WHAT IS EXPECTED -
From the material below, copy out every line that contains the string "pillar", matching case exactly.

_ _ _

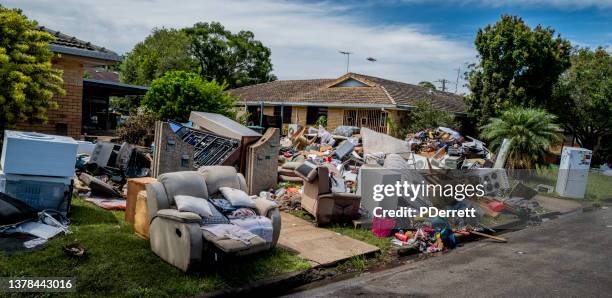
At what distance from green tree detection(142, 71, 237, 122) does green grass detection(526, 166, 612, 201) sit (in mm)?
11116

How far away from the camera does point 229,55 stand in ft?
146

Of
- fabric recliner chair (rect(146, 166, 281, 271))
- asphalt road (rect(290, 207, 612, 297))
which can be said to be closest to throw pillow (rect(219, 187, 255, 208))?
fabric recliner chair (rect(146, 166, 281, 271))

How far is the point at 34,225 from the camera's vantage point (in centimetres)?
562

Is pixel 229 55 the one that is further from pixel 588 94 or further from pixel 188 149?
pixel 188 149

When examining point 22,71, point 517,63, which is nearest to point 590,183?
point 517,63

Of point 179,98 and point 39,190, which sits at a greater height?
point 179,98

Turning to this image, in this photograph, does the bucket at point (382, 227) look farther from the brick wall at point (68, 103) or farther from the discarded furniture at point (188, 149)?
the brick wall at point (68, 103)

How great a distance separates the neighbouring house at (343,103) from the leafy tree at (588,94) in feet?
16.3

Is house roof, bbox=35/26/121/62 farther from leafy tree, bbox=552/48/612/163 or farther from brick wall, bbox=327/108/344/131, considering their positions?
leafy tree, bbox=552/48/612/163

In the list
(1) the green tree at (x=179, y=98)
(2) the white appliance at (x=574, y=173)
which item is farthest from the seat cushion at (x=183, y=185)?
(2) the white appliance at (x=574, y=173)

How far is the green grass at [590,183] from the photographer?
559 inches

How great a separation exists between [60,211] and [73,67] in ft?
18.1

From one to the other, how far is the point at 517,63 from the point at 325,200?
604 inches

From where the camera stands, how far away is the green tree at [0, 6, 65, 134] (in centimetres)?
812
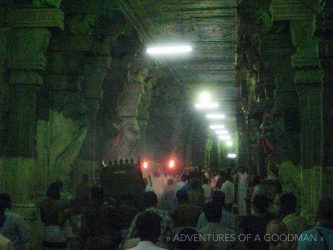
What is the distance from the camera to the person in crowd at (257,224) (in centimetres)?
575

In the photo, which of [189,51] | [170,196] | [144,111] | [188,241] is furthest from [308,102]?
[144,111]

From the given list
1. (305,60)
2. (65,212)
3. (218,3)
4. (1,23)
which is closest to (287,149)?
(305,60)

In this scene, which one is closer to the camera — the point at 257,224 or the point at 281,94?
the point at 257,224

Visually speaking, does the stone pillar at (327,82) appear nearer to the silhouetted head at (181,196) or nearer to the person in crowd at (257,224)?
the person in crowd at (257,224)

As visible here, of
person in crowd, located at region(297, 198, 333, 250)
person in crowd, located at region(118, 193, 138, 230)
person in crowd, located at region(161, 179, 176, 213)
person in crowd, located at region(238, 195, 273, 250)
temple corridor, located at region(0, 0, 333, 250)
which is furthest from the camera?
person in crowd, located at region(161, 179, 176, 213)

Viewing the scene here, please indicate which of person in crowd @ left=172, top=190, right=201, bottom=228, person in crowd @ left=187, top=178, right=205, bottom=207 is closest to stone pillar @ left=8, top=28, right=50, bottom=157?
person in crowd @ left=187, top=178, right=205, bottom=207

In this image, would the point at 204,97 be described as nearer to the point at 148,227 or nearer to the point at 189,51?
the point at 189,51

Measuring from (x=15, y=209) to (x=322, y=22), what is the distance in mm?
5569

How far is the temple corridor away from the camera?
8.66m

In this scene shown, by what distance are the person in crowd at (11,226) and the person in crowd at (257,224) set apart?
2479 mm

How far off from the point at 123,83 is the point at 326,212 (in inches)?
476

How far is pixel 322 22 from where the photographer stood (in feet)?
22.0

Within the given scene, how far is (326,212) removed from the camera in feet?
13.5

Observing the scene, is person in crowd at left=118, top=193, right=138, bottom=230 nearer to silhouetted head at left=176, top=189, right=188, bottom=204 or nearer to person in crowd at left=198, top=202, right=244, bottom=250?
silhouetted head at left=176, top=189, right=188, bottom=204
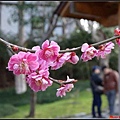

_ _ _

RESPONSE BELOW -
Visually speaking, does the stone pillar at (327,82) appear nearer to the silhouetted head at (181,196) or nearer to the person in crowd at (257,224)?
Viewing the scene here, please indicate which of person in crowd @ left=172, top=190, right=201, bottom=228, person in crowd @ left=187, top=178, right=205, bottom=207 is closest to stone pillar @ left=8, top=28, right=50, bottom=157?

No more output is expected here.